_Records provided_
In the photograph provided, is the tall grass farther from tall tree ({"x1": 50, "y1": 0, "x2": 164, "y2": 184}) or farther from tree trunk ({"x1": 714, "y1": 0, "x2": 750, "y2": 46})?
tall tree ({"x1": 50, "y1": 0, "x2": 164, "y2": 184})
* * *
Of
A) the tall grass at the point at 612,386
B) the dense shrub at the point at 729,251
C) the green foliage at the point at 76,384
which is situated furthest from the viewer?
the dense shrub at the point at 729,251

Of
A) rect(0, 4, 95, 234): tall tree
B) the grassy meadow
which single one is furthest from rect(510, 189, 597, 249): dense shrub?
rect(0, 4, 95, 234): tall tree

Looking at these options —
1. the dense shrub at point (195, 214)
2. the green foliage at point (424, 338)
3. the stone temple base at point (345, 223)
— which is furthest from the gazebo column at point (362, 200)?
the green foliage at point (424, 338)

_What to produce_
Locate every line in the entries above that contains the string "which", and copy each of those lines. Case counts when matching.

_Result for this task_
which is situated furthest from the viewer?
which single one is furthest from rect(510, 189, 597, 249): dense shrub?
— which is furthest from the gazebo column at point (362, 200)?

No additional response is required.